I love to share the wonder of aviation, the joy of flying, with Robby, with each of my children.  In turn, they love to hear stories of the superhuman feats that I’ve accomplished in airplanes: Setting a world record by dropping seventy two thousand pounds of NASA solid rocket booster out the back of a C-17 or pulling 6g’s or going straight up in an F-16 at Mach 1.3.  (That’s really fast in case you were counting.) Or doing a spin in a T-6A Texan II. Or flying in formation with six other transports–that’s over two million pounds of cargo carrying airplanes–and doing a tactical descent at 20,000 feet per minute. (Okay, it was slightly less than 20,000 fpm, because that descent rate is the max limit.)  Or the story about how I greased it on the runway at the end of a twenty six hour day–from Sydney to Honolulu to Detroit–a landing so soft that the baby in the back didn’t even wake after fighting a twenty knot crosswind all the way down the ILS.

You and I know that these are the kinds of things that pilots of all kinds do every day. That doesn’t matter. To Robby, to the unfamiliar, flying is magic.

Robby doesn’t understand the “flight or fight” or “no plane no gain” slogans. He doesn’t understand the bottom line or return on investment or profitability.  (Incidentally, I like flying and aviation and those videos put me to sleep.)

He does understand superheroes.  That’s why Cessna’s poster series was genius.  

We need stories, not stats. We want to be inspired, not lectured.  You won’t convince anyone with balance sheets or P&L statements.  

But if we can tell a story…

Like that baby in the back that slept through the best landing ever. It was a medevac mission.  Mom and Dad may not remember what kind of plane it was or know how much it cost. But they know how it changed their lives when they saw the pediatric heart specialist the next day.

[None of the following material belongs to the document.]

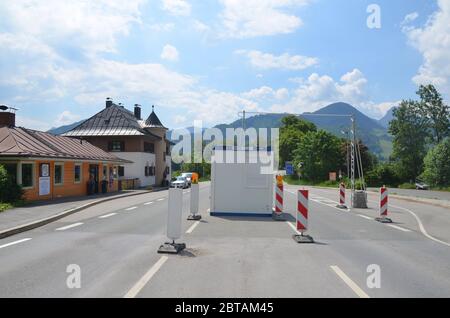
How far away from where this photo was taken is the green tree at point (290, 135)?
112m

And that executive who was worried about the bottom line when he hopped in the Learjet early that day is probably thinking more about eating dinner with his wife and kids than his discouragement over not getting the big deal.

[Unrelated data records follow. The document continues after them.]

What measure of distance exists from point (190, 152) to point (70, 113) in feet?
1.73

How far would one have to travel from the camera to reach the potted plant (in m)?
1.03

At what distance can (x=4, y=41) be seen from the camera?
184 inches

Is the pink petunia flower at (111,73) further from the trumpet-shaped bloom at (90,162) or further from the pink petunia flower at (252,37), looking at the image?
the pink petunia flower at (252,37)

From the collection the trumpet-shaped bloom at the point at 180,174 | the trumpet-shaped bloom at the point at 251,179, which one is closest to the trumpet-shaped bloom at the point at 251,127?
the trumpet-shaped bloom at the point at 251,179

Or that factory in Alabama and the forty people who get to work tonight, earn a paycheck, because the supplier flew the part in on the company Bonanza.  

The lives we touch–the countless multitudes of people who haven’t flown on and don’t fly and will never fly in a business jet or an experimental aircraft or even an SR22–when we touch their lives, that’s what makes us superheroes.

If we can tell those stories about the people whose lives aviation changes…then aviation will change lives.